# START OF DATA FOR THE TASK
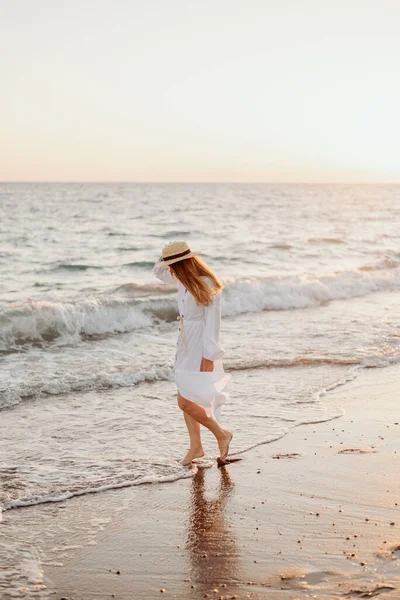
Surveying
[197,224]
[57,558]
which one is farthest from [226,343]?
[197,224]

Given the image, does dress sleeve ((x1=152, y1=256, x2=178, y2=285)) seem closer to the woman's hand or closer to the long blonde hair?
the long blonde hair

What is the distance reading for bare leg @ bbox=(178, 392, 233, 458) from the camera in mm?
5910

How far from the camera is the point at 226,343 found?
1169cm

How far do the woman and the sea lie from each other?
495 millimetres

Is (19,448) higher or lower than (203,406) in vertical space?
lower

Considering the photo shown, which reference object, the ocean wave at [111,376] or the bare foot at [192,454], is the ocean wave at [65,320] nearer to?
the ocean wave at [111,376]

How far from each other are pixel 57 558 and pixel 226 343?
744 centimetres

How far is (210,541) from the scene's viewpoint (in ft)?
15.0

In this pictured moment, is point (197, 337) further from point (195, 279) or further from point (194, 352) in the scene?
point (195, 279)

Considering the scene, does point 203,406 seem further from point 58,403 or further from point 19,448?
point 58,403

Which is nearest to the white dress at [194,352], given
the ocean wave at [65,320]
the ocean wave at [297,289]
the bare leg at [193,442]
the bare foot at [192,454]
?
the bare leg at [193,442]

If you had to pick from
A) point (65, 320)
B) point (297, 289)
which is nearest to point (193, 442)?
point (65, 320)

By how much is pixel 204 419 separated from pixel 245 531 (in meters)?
1.37

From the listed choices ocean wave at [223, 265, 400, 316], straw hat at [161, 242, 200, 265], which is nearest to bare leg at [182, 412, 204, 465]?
straw hat at [161, 242, 200, 265]
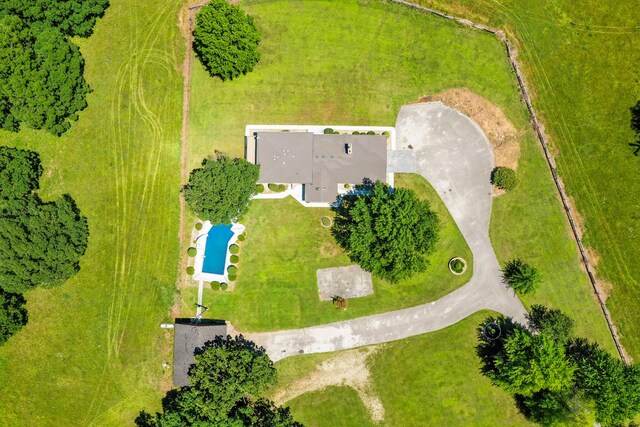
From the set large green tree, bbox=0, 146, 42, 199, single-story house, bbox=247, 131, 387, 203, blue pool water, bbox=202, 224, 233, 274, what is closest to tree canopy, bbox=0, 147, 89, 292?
large green tree, bbox=0, 146, 42, 199

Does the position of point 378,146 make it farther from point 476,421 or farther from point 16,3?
point 16,3

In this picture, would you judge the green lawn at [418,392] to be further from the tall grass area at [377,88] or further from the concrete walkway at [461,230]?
the tall grass area at [377,88]

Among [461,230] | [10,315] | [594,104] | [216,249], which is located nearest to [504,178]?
[461,230]

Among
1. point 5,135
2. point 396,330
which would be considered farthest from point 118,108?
point 396,330

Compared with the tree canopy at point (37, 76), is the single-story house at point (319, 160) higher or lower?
lower

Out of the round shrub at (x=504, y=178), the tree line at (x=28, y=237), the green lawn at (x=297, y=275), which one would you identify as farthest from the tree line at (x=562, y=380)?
the tree line at (x=28, y=237)

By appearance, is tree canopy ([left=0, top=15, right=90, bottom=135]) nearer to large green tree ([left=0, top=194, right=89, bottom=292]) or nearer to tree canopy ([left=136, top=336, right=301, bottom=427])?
large green tree ([left=0, top=194, right=89, bottom=292])
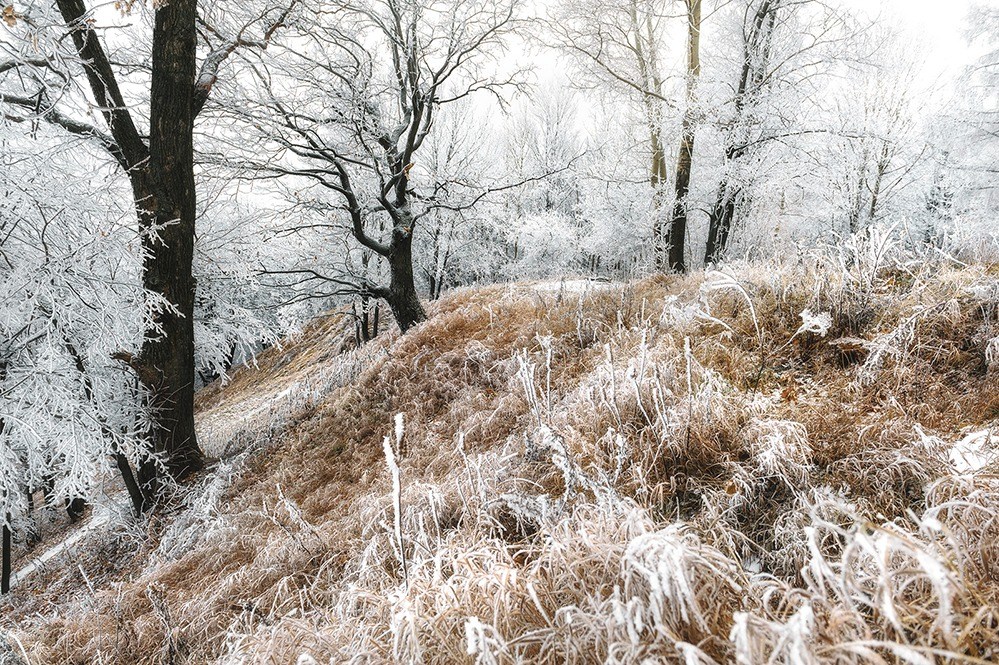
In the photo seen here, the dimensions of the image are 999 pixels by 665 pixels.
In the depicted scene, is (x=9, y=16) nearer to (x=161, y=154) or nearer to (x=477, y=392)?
(x=161, y=154)

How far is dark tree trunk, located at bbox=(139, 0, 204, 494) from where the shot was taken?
4.47 m

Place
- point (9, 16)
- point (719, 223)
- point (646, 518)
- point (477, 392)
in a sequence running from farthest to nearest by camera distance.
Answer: point (719, 223) < point (477, 392) < point (9, 16) < point (646, 518)

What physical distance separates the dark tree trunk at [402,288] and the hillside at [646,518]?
312cm

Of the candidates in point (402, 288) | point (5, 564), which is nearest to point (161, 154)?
point (402, 288)

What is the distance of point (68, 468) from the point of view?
157 inches

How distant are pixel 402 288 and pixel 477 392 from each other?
11.9ft

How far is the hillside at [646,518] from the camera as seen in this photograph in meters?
1.28

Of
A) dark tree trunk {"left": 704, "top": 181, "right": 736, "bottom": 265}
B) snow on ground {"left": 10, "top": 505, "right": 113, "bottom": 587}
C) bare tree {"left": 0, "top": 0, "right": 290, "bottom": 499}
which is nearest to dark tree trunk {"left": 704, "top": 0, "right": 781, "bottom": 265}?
dark tree trunk {"left": 704, "top": 181, "right": 736, "bottom": 265}

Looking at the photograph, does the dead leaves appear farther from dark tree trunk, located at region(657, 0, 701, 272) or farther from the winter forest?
dark tree trunk, located at region(657, 0, 701, 272)

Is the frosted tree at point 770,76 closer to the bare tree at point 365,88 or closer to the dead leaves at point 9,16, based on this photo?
the bare tree at point 365,88

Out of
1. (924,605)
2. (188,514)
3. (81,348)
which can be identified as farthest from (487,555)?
(81,348)

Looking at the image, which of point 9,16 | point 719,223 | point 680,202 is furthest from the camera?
point 719,223

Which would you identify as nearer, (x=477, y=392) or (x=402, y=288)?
(x=477, y=392)

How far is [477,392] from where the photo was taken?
14.7ft
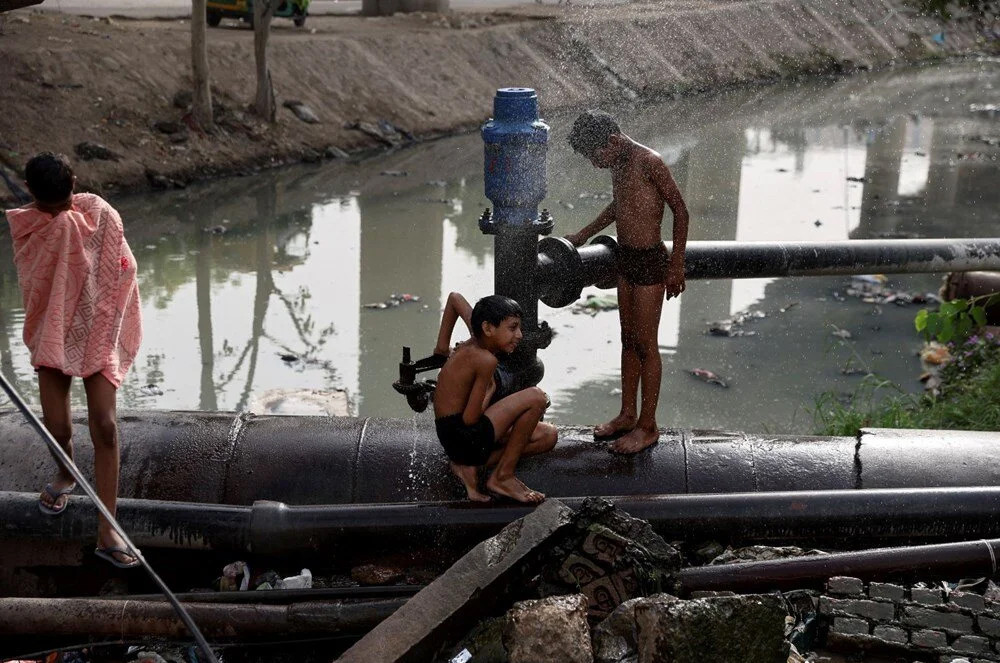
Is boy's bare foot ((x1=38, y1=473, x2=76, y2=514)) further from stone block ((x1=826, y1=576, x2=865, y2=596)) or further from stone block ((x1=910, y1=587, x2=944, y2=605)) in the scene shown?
# END OF DATA FOR THE TASK
> WRITTEN REQUEST
The records above must be echoed exactly, minus their pictures.

> REPLY
Surveying
[197,224]
[57,558]
which one is farthest from [226,343]?
[197,224]

Given the image, does dress sleeve ((x1=152, y1=256, x2=178, y2=285)) seem closer to the woman's hand or closer to the long blonde hair?
the long blonde hair

What is the distance reading for bare leg @ bbox=(178, 392, 233, 458) from the camera in mm?
5910

How far from the camera is the point at 226,343 found?
1169cm

How far do the woman and the sea lie from each other?
495 millimetres

Is (19,448) higher or lower than (203,406) in vertical space?
lower

Considering the photo shown, which reference object, the ocean wave at [111,376] or the bare foot at [192,454], is the ocean wave at [65,320] nearer to?
the ocean wave at [111,376]

How far from each other are pixel 57 558 and pixel 226 343?
744 centimetres

How far is (210,541) from the scene's viewpoint (in ft)?
15.0

In this pictured moment, is point (197, 337) further from point (195, 279) or further from point (194, 352) in the scene?
point (195, 279)

Considering the scene, does point 203,406 seem further from point 58,403 or further from point 19,448?
point 58,403

Which is nearest to the white dress at [194,352], given
the ocean wave at [65,320]
the ocean wave at [297,289]
the bare leg at [193,442]
the bare foot at [192,454]
?
the bare leg at [193,442]

If you had to pick from
A) point (65, 320)
B) point (297, 289)
which is nearest to point (193, 442)?
point (65, 320)

By how much is pixel 204 419 separated from pixel 245 531 (in meters)?
1.37

From the listed choices ocean wave at [223, 265, 400, 316], straw hat at [161, 242, 200, 265], which is nearest to bare leg at [182, 412, 204, 465]?
straw hat at [161, 242, 200, 265]
From the set large green tree, bbox=0, 146, 42, 199, single-story house, bbox=247, 131, 387, 203, blue pool water, bbox=202, 224, 233, 274, what is closest to tree canopy, bbox=0, 147, 89, 292?
large green tree, bbox=0, 146, 42, 199

Does the position of point 378,146 make it farther from point 476,421 or farther from point 16,3?
point 16,3

In this picture, would you judge the green lawn at [418,392] to be further from the tall grass area at [377,88] or further from the concrete walkway at [461,230]?
the tall grass area at [377,88]

Among [461,230] | [10,315] | [594,104] | [216,249], which is located nearest to [504,178]?
[461,230]

Among
1. point 5,135
2. point 396,330
which would be considered farthest from point 118,108?
point 396,330

Compared with the tree canopy at point (37, 76), is the single-story house at point (319, 160) higher or lower?
lower

Out of the round shrub at (x=504, y=178), the tree line at (x=28, y=237), the green lawn at (x=297, y=275), which one would you identify as farthest from the tree line at (x=562, y=380)?
the tree line at (x=28, y=237)

By appearance, is tree canopy ([left=0, top=15, right=90, bottom=135]) nearer to large green tree ([left=0, top=194, right=89, bottom=292]) or nearer to tree canopy ([left=136, top=336, right=301, bottom=427])?
large green tree ([left=0, top=194, right=89, bottom=292])
In the photo seen here, the dimensions of the image are 999 pixels by 665 pixels.
In the depicted scene, is (x=9, y=16) nearer to (x=161, y=154) or nearer to (x=477, y=392)?
(x=161, y=154)

How far is dark tree trunk, located at bbox=(139, 0, 204, 494) from where the shot was taken?
4.47 m

Place
- point (9, 16)
- point (719, 223)
- point (646, 518)
- point (477, 392)
in a sequence running from farthest to nearest by camera distance.
Answer: point (719, 223) < point (477, 392) < point (9, 16) < point (646, 518)

What physical distance separates the dark tree trunk at [402,288] and the hillside at [646,518]?
312cm

Of the candidates in point (402, 288) | point (5, 564), which is nearest to point (161, 154)?
point (402, 288)

What is the distance of point (68, 468) from the point of view?
157 inches

How distant are pixel 402 288 and pixel 477 392 from each other?
11.9ft

How far is the hillside at [646,518] from the camera as seen in this photograph in meters?
1.28

Of
A) dark tree trunk {"left": 704, "top": 181, "right": 736, "bottom": 265}
B) snow on ground {"left": 10, "top": 505, "right": 113, "bottom": 587}
C) bare tree {"left": 0, "top": 0, "right": 290, "bottom": 499}
which is nearest to dark tree trunk {"left": 704, "top": 0, "right": 781, "bottom": 265}?
dark tree trunk {"left": 704, "top": 181, "right": 736, "bottom": 265}

Looking at the photograph, does the dead leaves appear farther from dark tree trunk, located at region(657, 0, 701, 272) or farther from the winter forest?
dark tree trunk, located at region(657, 0, 701, 272)

Is the frosted tree at point 770,76 closer to the bare tree at point 365,88 or closer to the dead leaves at point 9,16, based on this photo?
the bare tree at point 365,88

Out of
1. (924,605)
2. (188,514)
3. (81,348)
which can be identified as farthest from (487,555)?
(81,348)

Looking at the image, which of point 9,16 | point 719,223 | point 680,202 is furthest from the camera?
point 719,223

Which would you identify as nearer, (x=477, y=392) or (x=402, y=288)?
(x=477, y=392)

How far is [477,392] from where the photo was taken?
14.7ft
Is boy's bare foot ((x1=38, y1=473, x2=76, y2=514)) further from stone block ((x1=826, y1=576, x2=865, y2=596)) or further from stone block ((x1=910, y1=587, x2=944, y2=605)) in the scene shown?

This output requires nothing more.